Paper short abstract:
This paper will examine part of a 10-year ongoing art-based and research project that uses both quantitative and qualitative drawn maps, participatory walks, performances and interviews to engage residents in visioning and implementing urban agriculture (UA) within their neighbourhoods.
Paper long abstract:
This paper will examine part of a 10-year ongoing art-based and research project that uses both quantitative and qualitative drawn maps, participatory walks, performances and go-along interviews to engage residents in visioning and implementing urban agriculture (UA) within their neighbourhoods. Called the 'Edible Map Project', it has been run in several UK cities, including London, Peterborough, and Newcastle as well as internationally in Dallas and Northern Iraq.

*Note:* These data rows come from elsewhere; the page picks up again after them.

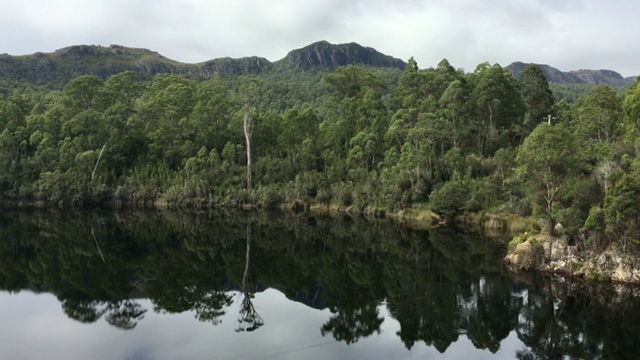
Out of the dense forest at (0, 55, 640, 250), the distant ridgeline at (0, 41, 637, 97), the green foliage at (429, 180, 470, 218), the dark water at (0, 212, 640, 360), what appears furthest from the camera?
the distant ridgeline at (0, 41, 637, 97)

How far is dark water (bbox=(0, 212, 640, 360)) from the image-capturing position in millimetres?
17234

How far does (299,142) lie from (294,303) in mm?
47381

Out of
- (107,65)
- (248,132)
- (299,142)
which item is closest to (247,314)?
(299,142)

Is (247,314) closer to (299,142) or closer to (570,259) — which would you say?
(570,259)

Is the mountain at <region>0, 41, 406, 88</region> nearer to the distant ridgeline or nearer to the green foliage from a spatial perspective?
the distant ridgeline

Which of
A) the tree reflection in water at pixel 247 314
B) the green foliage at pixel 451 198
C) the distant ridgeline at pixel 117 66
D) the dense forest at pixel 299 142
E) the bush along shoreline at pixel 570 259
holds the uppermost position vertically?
the distant ridgeline at pixel 117 66

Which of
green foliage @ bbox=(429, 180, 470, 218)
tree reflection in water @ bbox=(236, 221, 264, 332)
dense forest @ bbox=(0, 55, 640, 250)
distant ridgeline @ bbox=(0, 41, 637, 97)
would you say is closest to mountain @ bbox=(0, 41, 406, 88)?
distant ridgeline @ bbox=(0, 41, 637, 97)

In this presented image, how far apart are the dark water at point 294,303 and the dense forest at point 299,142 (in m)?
15.1

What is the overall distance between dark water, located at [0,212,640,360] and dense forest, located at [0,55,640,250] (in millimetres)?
15145

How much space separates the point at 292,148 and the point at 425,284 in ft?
149

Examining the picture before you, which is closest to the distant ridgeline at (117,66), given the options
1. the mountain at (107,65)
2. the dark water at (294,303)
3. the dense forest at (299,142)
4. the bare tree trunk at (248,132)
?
the mountain at (107,65)

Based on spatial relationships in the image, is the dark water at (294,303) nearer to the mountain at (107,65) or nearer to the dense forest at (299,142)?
the dense forest at (299,142)

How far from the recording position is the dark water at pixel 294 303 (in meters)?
17.2

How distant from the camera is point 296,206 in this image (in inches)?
2418
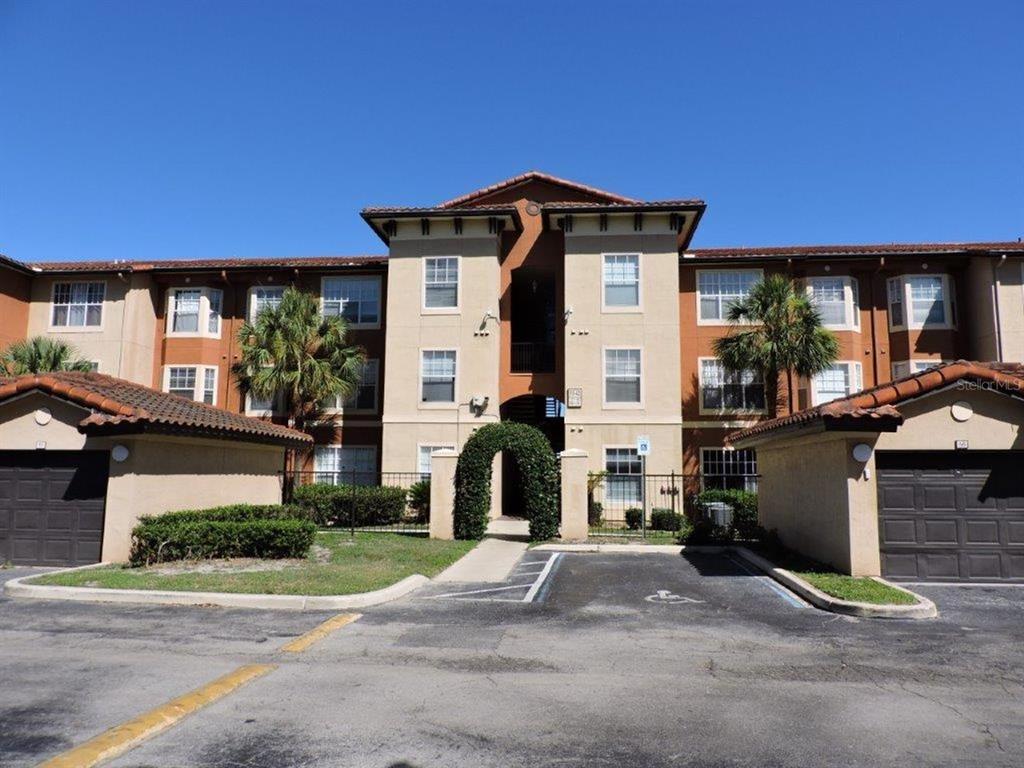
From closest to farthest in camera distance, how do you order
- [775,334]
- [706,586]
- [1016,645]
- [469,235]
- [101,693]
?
[101,693] → [1016,645] → [706,586] → [775,334] → [469,235]

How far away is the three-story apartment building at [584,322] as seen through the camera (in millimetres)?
26766

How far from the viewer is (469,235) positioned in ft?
91.8

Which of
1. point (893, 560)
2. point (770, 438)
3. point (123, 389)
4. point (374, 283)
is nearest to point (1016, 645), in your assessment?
point (893, 560)

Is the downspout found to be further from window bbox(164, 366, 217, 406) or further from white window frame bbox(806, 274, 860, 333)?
window bbox(164, 366, 217, 406)

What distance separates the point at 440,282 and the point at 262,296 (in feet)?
24.7

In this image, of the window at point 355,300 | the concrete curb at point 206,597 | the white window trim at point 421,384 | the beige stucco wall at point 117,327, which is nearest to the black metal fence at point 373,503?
the white window trim at point 421,384

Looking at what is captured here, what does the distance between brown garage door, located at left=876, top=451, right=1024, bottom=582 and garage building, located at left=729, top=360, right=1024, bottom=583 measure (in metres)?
0.02

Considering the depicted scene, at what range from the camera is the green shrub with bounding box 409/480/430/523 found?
84.0 feet

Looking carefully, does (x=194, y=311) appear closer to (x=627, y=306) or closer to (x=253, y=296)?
(x=253, y=296)

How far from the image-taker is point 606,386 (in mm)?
26906

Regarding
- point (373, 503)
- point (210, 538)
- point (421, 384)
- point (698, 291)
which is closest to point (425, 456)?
point (421, 384)

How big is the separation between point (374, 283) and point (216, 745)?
25730mm

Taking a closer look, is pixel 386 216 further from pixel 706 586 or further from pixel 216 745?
pixel 216 745

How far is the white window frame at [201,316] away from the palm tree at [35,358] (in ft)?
11.8
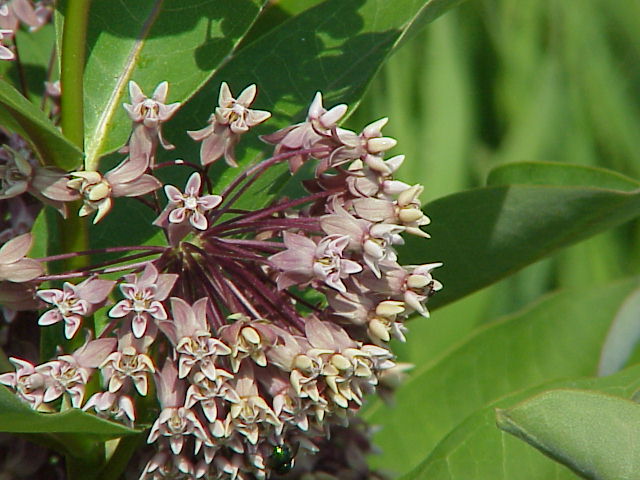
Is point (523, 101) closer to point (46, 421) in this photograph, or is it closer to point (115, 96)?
point (115, 96)

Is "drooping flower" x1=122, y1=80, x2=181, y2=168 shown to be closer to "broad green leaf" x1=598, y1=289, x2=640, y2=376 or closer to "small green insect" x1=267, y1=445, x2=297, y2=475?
"small green insect" x1=267, y1=445, x2=297, y2=475

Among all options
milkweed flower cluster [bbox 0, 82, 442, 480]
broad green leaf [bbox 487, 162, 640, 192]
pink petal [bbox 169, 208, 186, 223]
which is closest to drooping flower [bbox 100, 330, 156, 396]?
milkweed flower cluster [bbox 0, 82, 442, 480]

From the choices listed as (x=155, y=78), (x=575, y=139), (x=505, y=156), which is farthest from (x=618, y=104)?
(x=155, y=78)

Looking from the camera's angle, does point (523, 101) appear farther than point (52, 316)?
Yes

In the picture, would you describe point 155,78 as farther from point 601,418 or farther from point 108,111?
point 601,418

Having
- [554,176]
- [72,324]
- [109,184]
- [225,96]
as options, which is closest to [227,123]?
[225,96]

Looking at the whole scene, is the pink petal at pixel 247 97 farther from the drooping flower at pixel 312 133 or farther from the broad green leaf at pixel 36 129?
the broad green leaf at pixel 36 129
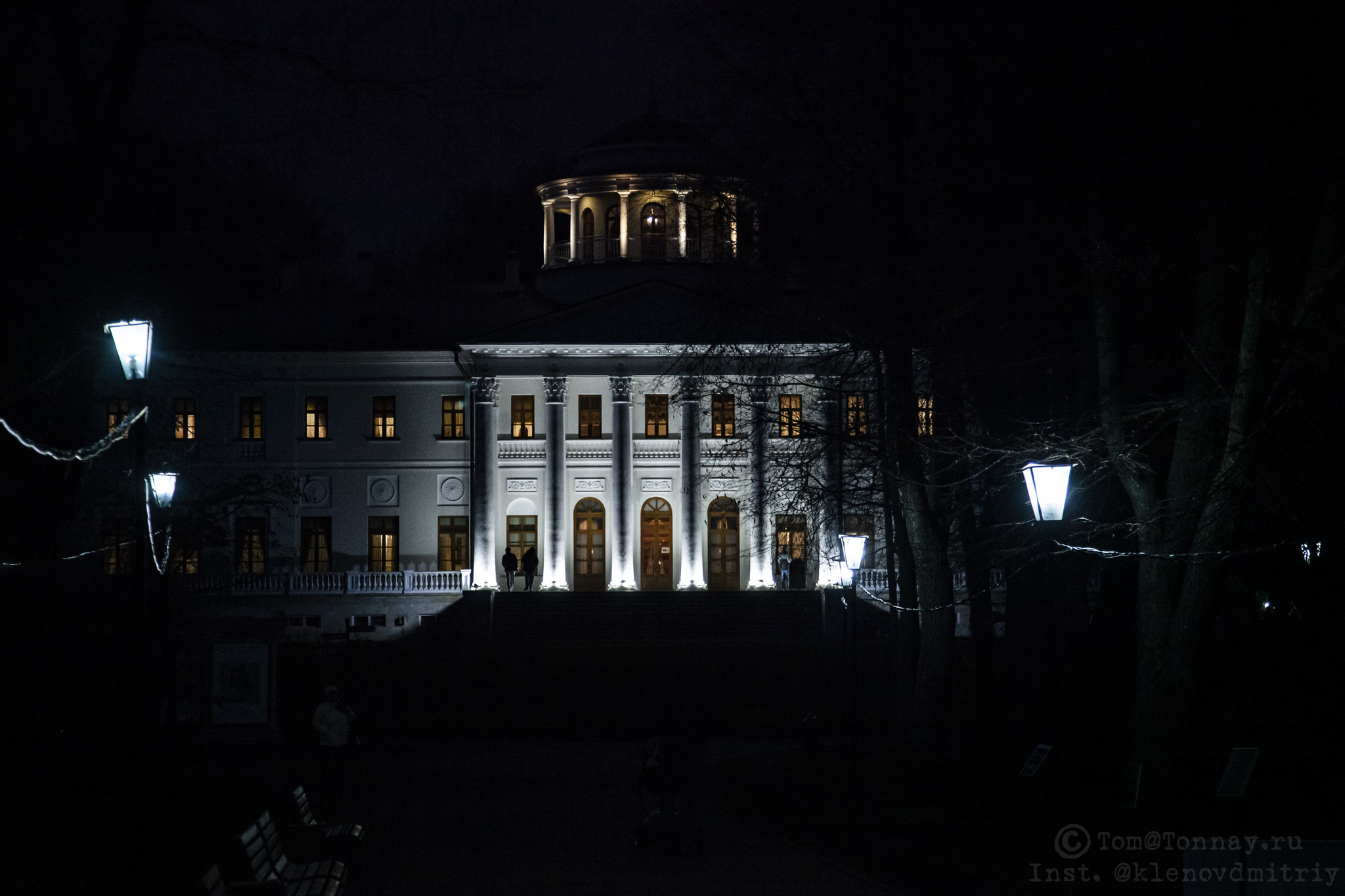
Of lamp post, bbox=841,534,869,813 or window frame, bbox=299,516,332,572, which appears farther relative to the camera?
window frame, bbox=299,516,332,572

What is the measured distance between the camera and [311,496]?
147 feet

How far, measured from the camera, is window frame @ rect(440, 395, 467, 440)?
44875 mm

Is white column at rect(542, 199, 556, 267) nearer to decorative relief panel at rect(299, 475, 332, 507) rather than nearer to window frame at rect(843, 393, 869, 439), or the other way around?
decorative relief panel at rect(299, 475, 332, 507)

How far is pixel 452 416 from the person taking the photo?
4500 cm

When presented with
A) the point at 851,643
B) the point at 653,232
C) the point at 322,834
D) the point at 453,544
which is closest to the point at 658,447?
the point at 453,544

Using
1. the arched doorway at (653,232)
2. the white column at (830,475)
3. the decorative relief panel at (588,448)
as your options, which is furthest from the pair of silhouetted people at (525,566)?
the white column at (830,475)

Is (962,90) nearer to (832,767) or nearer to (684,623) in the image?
(832,767)

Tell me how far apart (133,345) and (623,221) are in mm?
37625

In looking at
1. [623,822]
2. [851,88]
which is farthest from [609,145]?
[623,822]

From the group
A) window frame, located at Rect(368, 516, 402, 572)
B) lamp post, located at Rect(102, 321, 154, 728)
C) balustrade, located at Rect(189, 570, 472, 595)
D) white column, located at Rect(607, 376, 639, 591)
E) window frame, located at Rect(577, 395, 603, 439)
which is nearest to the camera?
lamp post, located at Rect(102, 321, 154, 728)

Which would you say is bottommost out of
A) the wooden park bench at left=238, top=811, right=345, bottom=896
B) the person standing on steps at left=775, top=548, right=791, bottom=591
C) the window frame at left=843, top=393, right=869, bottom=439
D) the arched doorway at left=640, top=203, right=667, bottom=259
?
the wooden park bench at left=238, top=811, right=345, bottom=896

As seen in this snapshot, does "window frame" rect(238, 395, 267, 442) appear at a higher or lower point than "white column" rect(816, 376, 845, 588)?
higher

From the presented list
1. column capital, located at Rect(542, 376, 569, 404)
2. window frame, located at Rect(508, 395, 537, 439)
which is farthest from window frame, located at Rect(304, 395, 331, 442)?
column capital, located at Rect(542, 376, 569, 404)

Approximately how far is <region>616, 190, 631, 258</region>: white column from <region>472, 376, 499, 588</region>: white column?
6.76 metres
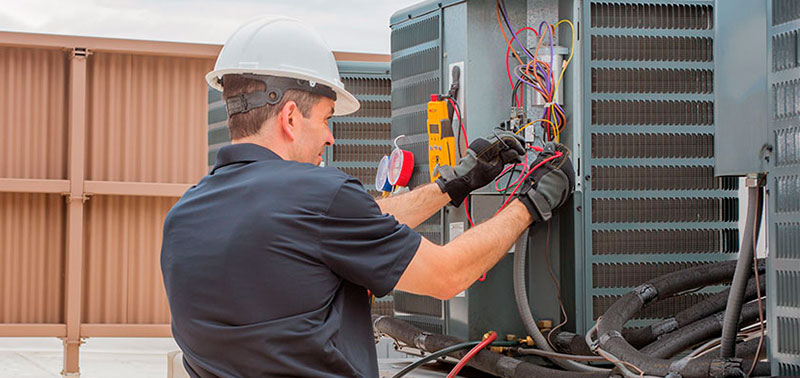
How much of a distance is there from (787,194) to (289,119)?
119 centimetres

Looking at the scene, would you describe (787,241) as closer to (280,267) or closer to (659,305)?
(659,305)

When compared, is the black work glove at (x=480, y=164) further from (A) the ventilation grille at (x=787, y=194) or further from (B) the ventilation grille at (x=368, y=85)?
(B) the ventilation grille at (x=368, y=85)

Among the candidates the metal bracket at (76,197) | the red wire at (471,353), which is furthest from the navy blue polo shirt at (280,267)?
the metal bracket at (76,197)

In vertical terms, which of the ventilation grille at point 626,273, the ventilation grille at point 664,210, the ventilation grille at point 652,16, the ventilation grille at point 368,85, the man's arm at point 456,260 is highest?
the ventilation grille at point 652,16

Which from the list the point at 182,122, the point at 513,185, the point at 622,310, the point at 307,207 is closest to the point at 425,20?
the point at 513,185

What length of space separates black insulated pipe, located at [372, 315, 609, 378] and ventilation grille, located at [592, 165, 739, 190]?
63 cm

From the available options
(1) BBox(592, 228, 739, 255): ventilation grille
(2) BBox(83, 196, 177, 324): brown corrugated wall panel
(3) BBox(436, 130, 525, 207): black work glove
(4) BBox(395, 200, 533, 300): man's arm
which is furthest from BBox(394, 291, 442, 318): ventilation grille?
(2) BBox(83, 196, 177, 324): brown corrugated wall panel

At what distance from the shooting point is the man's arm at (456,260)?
190cm

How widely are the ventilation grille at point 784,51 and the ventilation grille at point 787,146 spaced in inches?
6.1

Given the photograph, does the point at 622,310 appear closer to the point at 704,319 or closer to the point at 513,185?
the point at 704,319

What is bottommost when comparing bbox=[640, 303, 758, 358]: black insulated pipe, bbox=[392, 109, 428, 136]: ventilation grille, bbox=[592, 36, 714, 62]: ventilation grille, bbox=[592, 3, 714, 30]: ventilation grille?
bbox=[640, 303, 758, 358]: black insulated pipe

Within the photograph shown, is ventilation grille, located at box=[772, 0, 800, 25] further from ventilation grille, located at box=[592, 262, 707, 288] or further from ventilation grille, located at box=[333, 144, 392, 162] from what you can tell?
ventilation grille, located at box=[333, 144, 392, 162]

The concept involves drawing a spatially accurate map of a city block, populated with imagined examples of UA. The map is used to lead daily walks with small groups of residents to discuss how multiple urban spaces might be repurposed for food production. Other art practices are also engaged such making ceramics for communal meals and costumes to simulate rituals and harvest ceremonies. The aim of the project is threefold. Firstly, to create a vision of UA at a walkable scale in the form of a map. Secondly, using go-along interviews, to capture the opinions of residents in situ. Thirdly, to create moments of implementation and change within neighbourhoods as a legacy of the project.
This paper reports principally on the Newcastle neighbourhood of Shieldfield (2018-2020), where residents have now begun to plant underused land with wheat for bread making. The project stands as an example of how academic and non-academic approaches through creative and participatory practices can create powerful moments of change for communities that can lead from an image to implementation.